Quality improvement initiative reduced transfusions during total joint replacement
Use of a quality improvement initiative effectively decreased blood transfusions and kept transfusions within the American Association of Blood Banks guidelines in patients undergoing hip and knee arthroplasty, according to results.
To identify changes surrounding the blood transfusion educational initiative at their institution, David C. Markel, MD, and colleagues collected preoperative and postoperative hemoglobin levels, transfusion status and number of units transfused and transfusions outside of protocol for 6,645 patients undergoing primary hip and knee arthroplasty from 2012 through 2017 using Michigan Arthroplasty Collaborative Quality Initiative data. During the study, researchers calculated the transfusions prevented and cost implications.
Compared to pre-education values, results showed a significant decrease in transfusion rate and overall transfusions at each time point evaluated. Researchers also found significant decreases in both transfusion rate and overall transfusions in a subgroup analysis of TKA and THA. Only two patients experienced transfusion outside of the American Association of Blood Banks protocol during the final 3 years of the study, according to results.

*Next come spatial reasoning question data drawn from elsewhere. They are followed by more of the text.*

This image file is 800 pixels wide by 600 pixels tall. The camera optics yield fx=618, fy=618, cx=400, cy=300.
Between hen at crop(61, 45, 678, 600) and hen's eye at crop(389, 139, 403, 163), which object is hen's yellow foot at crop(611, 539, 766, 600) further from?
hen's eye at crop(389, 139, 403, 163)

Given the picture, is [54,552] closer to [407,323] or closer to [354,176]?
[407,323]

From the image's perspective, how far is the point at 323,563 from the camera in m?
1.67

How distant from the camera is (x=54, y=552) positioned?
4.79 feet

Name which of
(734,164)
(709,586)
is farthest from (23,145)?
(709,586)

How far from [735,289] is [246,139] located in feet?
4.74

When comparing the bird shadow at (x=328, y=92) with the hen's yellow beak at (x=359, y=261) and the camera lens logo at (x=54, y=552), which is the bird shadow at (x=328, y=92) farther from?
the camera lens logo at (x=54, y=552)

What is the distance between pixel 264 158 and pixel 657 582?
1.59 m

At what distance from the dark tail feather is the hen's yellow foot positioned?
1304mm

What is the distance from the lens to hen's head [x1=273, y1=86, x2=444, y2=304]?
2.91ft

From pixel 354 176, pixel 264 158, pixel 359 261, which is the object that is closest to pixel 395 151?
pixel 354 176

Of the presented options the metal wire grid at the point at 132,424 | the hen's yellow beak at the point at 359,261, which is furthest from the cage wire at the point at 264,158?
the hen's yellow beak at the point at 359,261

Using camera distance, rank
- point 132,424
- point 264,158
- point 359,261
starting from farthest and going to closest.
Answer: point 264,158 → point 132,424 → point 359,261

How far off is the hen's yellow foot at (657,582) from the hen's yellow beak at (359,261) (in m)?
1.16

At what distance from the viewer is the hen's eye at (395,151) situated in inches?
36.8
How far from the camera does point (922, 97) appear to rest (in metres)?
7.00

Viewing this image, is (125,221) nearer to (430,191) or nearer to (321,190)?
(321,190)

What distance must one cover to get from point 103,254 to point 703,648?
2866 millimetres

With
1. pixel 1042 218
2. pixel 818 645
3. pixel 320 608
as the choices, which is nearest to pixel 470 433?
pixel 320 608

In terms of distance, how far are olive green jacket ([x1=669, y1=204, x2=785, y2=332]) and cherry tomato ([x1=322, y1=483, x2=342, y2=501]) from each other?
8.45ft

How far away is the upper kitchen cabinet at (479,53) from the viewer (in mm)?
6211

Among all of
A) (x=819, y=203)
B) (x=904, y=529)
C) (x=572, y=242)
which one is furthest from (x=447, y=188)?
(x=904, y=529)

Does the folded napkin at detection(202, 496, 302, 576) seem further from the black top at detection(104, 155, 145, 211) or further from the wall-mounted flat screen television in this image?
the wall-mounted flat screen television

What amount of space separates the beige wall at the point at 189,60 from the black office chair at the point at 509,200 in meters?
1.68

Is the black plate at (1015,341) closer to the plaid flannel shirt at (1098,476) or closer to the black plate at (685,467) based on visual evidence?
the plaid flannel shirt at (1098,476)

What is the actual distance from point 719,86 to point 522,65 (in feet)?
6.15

During the study period, researchers estimated 519 transfusions were prevented.
According to Markel, patient care can be improved with the use of quality initiatives and educating and providing information to physicians and staff on data-driven quality practices have an immediate and long-lasting impact.
“The ‘transfusion initiative’ highlighted in our manuscript was based on information and data derived from our participation in the Michigan Arthroplasty Registry Quality Collaborative Initiative (MARCQI). Through MARCQI and an educational program at our hospitals, transfusion rates immediately declined, and transfusion practices became more regimented,” Markel told Healio Orthopedics. “The improvement in transfusion rates and compliance with transfusion guidelines continued over time without ongoing efforts. The impact of the quality initiative was long lasting. Quality programs and quality collaboratives will continue to grow and will have a significant impact on patient care at the local, regional and national levels.” – by Casey Tingle
Disclosures: Markel reports he is a member of the executive committee for MARCQI. Please see the study for all other authors’ relevant financial disclosures.